▶ GIVEN INSTRUCTION: Show every line in the records below that contains the word "water", copying each one in full.

▶ DATA SHOWN:
========================================
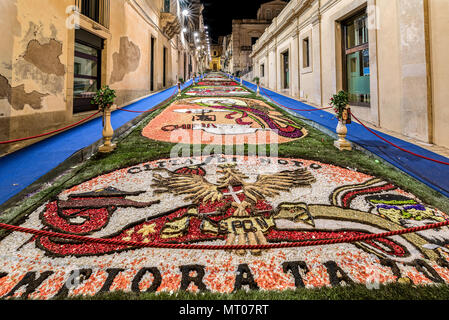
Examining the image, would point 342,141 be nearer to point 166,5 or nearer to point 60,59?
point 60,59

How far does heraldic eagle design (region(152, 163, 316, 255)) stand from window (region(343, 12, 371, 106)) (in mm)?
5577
========================================
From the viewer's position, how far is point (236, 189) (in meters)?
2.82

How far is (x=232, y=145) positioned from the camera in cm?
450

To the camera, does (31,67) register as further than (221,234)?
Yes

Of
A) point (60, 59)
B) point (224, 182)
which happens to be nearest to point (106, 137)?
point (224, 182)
========================================
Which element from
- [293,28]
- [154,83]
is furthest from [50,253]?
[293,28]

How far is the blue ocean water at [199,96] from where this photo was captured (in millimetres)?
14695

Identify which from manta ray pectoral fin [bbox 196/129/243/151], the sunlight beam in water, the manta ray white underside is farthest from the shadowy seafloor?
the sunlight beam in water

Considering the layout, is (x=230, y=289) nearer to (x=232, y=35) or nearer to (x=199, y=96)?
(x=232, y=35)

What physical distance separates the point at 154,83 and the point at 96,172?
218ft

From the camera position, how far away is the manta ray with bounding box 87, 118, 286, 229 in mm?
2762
========================================
▶ ANSWER FOR THIS EXERCISE:
How far is the blue ocean water at [199,96] from where this photo was captured (in millimetres)?
Identify which from manta ray pectoral fin [bbox 196/129/243/151], the sunlight beam in water, the manta ray white underside is farthest from the shadowy seafloor?
the sunlight beam in water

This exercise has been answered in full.